Мысль о земле обетованной вытеснила из моей головы все остальные, и я пришла в себя только на площади Республики, откуда собиралась свернуть на улицу де ля Дуан, чтобы снять номер в хорошо знакомой мне маленькой гостинице. Надо же, чуть было не совершила непростительную глупость! Ведь в этой гостинице я останавливалась всего несколько месяцев назад и дала портье такие большие чаевые — у меня не было мелочи, — что меня там наверняка запомнили. И запомнили полькой, а теперь я собиралась выдать себя за француженку.

Я посмотрела на часы — самое рабочее время. Был в Париже один человек, к которому я без колебаний могла обратиться за помощью в любой момент.
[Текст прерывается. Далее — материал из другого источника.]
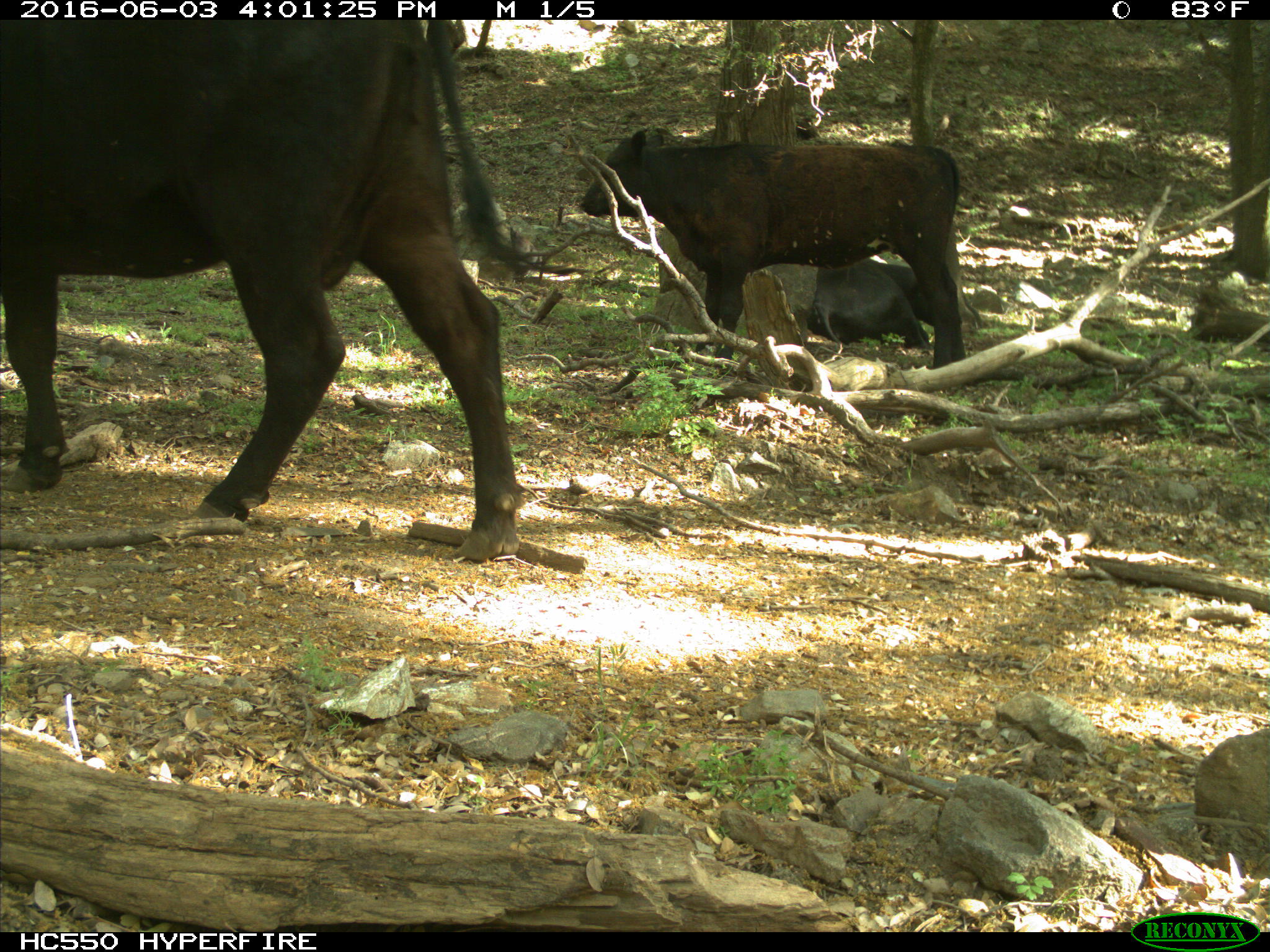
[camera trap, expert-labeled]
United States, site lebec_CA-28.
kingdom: Animalia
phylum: Chordata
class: Mammalia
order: Artiodactyla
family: Bovidae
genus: Bos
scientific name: Bos taurus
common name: domestic cow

Мой старый испытанный друг.

Зайдя в маленькое бистро, в котором я ещё так недавно — а кажется, сотни лет назад! — ела пиццу по-неаполитански, я подошла к телефону и набрала номер. Его могло не быть в Париже, у него мог измениться телефон, он мог сменить работу — ведь мы не виделись семь лет.

— Привет! — по-польски сказала я, когда он снял трубку. — Сколько лет, сколько зим. Нельзя два раза войти в одну и ту же реку.

Он молчал, потеряв, как видно, дар речи, что и требовалось. Люблю сюрпризы!

— О боже! — с волнением и радостью наконец отозвался си. — Это ты? Это и в самом деле ты?

— Ага. И опять пришла пора, когда мне надо с тобой немедленно увидеться. Похоже, что ты опять спасёшь мне жизнь.

— С удовольствием. А где ты находишься?

— В бистро на площади Республики. Буду ждать тебя за памятником.

— Хорошо, через пятнадцать минут я там буду.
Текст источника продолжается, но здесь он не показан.